## Demonstration of machine learning models

This notebook tests the effectiveness of a variety of machine learning models on our data.

In [1]:
%matplotlib inline

In [2]:
import os
import pandas as pd
import numpy as np
from sklearn.metrics import brier_score_loss, log_loss, f1_score

from sklearn.linear_model import LogisticRegressionCV, LogisticRegression, SGDClassifier
from sklearn.ensemble import BaggingClassifier, ExtraTreesClassifier, RandomForestClassifier, GradientBoostingClassifier
from sklearn.naive_bayes import GaussianNB
from sklearn.preprocessing import StandardScaler
from sklearn.neural_network import MLPClassifier
from sklearn.model_selection import KFold

import warnings

In [3]:
cohort_79 = pd.read_csv('data/cohort79_Jun8.csv')

In [4]:
cohort_97 = pd.read_csv('data/cohort97_Jun8.csv')

In [5]:
merged_data = pd.concat([cohort_79, cohort_97], sort=False)
merged_data.drop(merged_data[merged_data["adjusted_income"] <= 1000].index, inplace=True)
merged_data.fillna(0, inplace=True)

predictors = list(merged_data.columns)
vars_to_drop = ["case_id","urban_or_rural","family_size", "sample_id", "year", "shock", "region", "highest_grade", "industry", "occupation", "Unnamed: 0",'marital_status', 'race', "region_1", "region_2", "region_3", "region_4", "work_kind_limited", "work_amount_limited"]
for var in vars_to_drop:
    predictors.remove(var)
    
X = merged_data[predictors]
y = np.ravel(merged_data["shock"])

In [6]:
def score_model(X, y, estimator, n_folds, scale=False, **kwargs):
    """
    Test various estimators.
    """ 
    
    kf = KFold(n_splits = n_folds)
    f1_scores = []
    brier_scores = []
    log_loss_scores = []
    
    for train_index, test_index in kf.split(X):
    
        X_train, X_test = X.iloc[train_index], X.iloc[test_index]
        y_train, y_test = y[train_index], y[test_index]

        if scale:
            # The standard scaler will raise a warning about variable types. To suppress those for the moment...    
            with warnings.catch_warnings():
                warnings.simplefilter("ignore")
                scaler = StandardScaler().fit(X_train)
                X_train = scaler.transform(X_train)
                X_test = scaler.transform(X_test)

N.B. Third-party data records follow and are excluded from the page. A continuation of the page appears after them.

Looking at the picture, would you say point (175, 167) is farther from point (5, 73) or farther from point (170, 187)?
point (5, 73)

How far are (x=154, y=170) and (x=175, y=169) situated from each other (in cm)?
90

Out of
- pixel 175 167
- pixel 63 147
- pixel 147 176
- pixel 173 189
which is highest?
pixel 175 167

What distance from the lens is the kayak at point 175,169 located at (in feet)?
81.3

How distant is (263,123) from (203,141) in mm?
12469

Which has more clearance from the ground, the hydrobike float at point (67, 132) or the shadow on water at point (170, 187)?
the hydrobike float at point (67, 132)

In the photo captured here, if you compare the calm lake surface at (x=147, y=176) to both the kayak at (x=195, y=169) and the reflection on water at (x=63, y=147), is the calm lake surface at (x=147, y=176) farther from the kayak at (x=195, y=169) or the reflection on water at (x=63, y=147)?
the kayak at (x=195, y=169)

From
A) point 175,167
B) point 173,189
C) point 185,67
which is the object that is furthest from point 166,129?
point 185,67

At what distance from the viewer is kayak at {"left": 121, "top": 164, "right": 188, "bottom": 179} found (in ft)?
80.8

        estimator.fit(X_train, y_train, **kwargs)  

        expected  = y_test
        predicted = estimator.predict(X_test)
        predicted_proba = estimator.predict_proba(X_test)[:,1]
        
        f1_scores.append(f1_score(expected, predicted, average="weighted"))
        brier_scores.append(brier_score_loss(expected, predicted_proba))
        log_loss_scores.append(log_loss(expected, predicted_proba))
    
    print("Model: {}".format(estimator.__class__.__name__))
    print("F1 score (higher is better): {:.03f}".format(np.mean(f1_scores)))
    print("Brier score loss (lower is better): {:.03f}".format(np.mean(brier_scores)))
    print("Log loss (lower is better): {:.03f}\n".format(np.mean(log_loss_scores)))


In [7]:
dummy_predictions = np.full((len(X), 1), merged_data["shock"].median())
dummy_probs = np.full((len(X), 1), merged_data["shock"].mean())
brier_skill_ref = brier_score_loss(y, dummy_probs)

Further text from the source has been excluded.